# Passage:

In 1993, Ball Corporation acquired Heekin. (Hanifen dep. at 80-82). At the time of the acquisition, the Heekin Plan was merged with the Ball Corporation Consolidated Hourly Pension Plan ("the Plan"). (Def. ex. 6). At the time of the merger of the two plans, the Heekin Plan was underfunded in that its liabilities exceeded its assets. ( See Poling dep. at 74-75; pl. ex. 139.)

In 1994, IUE Local 729 entered into a new collective bargaining agreement ("CBA") with Ball. (Def. ex. 4). Section 18 of the CBA provided that pension benefits under a non-contributing plan would be controlled by a separate "Pension Agreement." ( Id. at 54). The applicable "Pension Agreement" is the Ball Corporation Consolidated Hourly Pension Plan Supplement #4e ("plan supplement"). ( See doc. 96 at 16; def. exs. 5, 8). Section 9.1 of the Plan reserves to the Ball Corporation Employee Benefits Administration Committee ("EBAC") the right to amend the Plan. (Def. ex. 5 at 40).

In 1996, Ball determined that the financial performance of Ball Metal was unsatisfactory. ( See Hoover dep. at 103). Ball sought a buyer who would keep the Cincinnati Plant open and employ its workforce. ( Id. at 103-05). On October 28, 1996, Ball sold all of the assets of Ball Metal to Milton Can Company ("Milton"). (Def. ex. 12). The Cincinnati Plant, including all plant machinery and equipment, was sold as a "going concern," and all employees who had worked for Ball continued to work for Milton. ( Id.)

Under the terms of the Asset Purchase Agreement, the CBA, including the pension agreement, would and did remain in effect. As a result, the terms and conditions of plaintiffs' employment were unchanged on the date of the sale. (Hanifen dep. at 104-108; def. ex. 12).

Moreover, Milton and Ball agreed that the IUE plaintiffs would continue to accrue vesting and benefit service under the Plan until September 30, 1997, five months beyond the expiration of the CBA. (Def. ex. 12). Ball was not obligated to grant plaintiffs any continued accrual of service in the Ball Plan beyond the date Ball owned the Cincinnati plant. (Hanifen dep. 158-59). The accommodation to the now-plaintiffs was made at Milton's request, so that it would have an ample opportunity to negotiate a defined contribution plan to replace the Ball Plan. (Westerlund dep. at 71-73).

Ball also agreed to extend the vesting periods for members of two other unions, the International Association of Machinists and Aerospace Workers ("IAM") and the United Steelworkers of America ("Steelworkers"). ( Id. at 7-73)

# Data section:
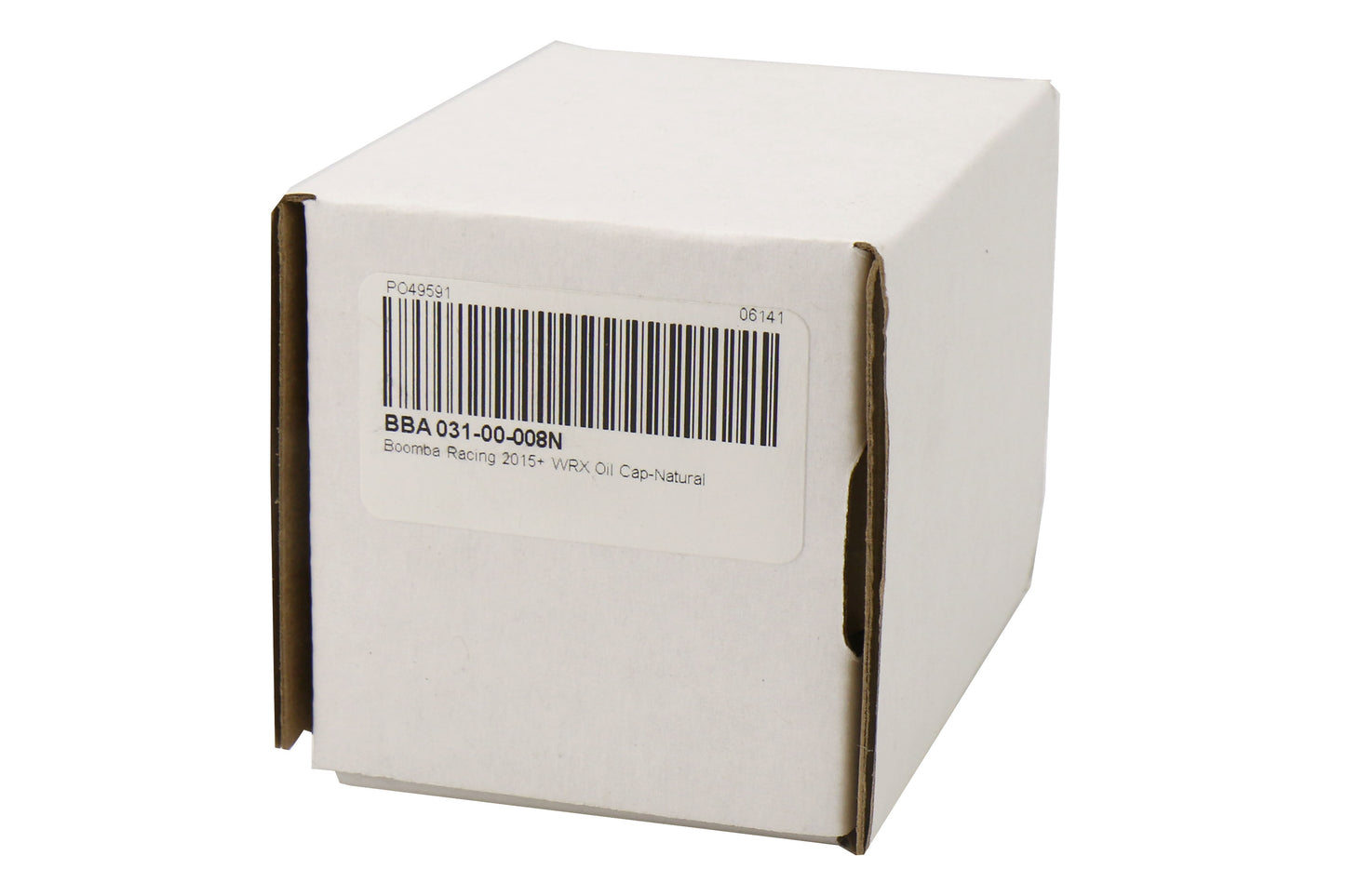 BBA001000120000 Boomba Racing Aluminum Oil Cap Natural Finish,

# Task instructions:
(A) List every person whose deposition the passage cites.
(B) Copy the passage word for word from "In 1996, Ball" to "104-108; def. ex. 12).".
The material has no connection to the passage.

# Answers to the exercises:
(A) Hanifen, Poling, Hoover, Westerlund

(B)
In 1996, Ball determined that the financial performance of Ball Metal was unsatisfactory. ( See Hoover dep. at 103). Ball sought a buyer who would keep the Cincinnati Plant open and employ its workforce. ( Id. at 103-05). On October 28, 1996, Ball sold all of the assets of Ball Metal to Milton Can Company ("Milton"). (Def. ex. 12). The Cincinnati Plant, including all plant machinery and equipment, was sold as a "going concern," and all employees who had worked for Ball continued to work for Milton. ( Id.)

Under the terms of the Asset Purchase Agreement, the CBA, including the pension agreement, would and did remain in effect. As a result, the terms and conditions of plaintiffs' employment were unchanged on the date of the sale. (Hanifen dep. at 104-108; def. ex. 12).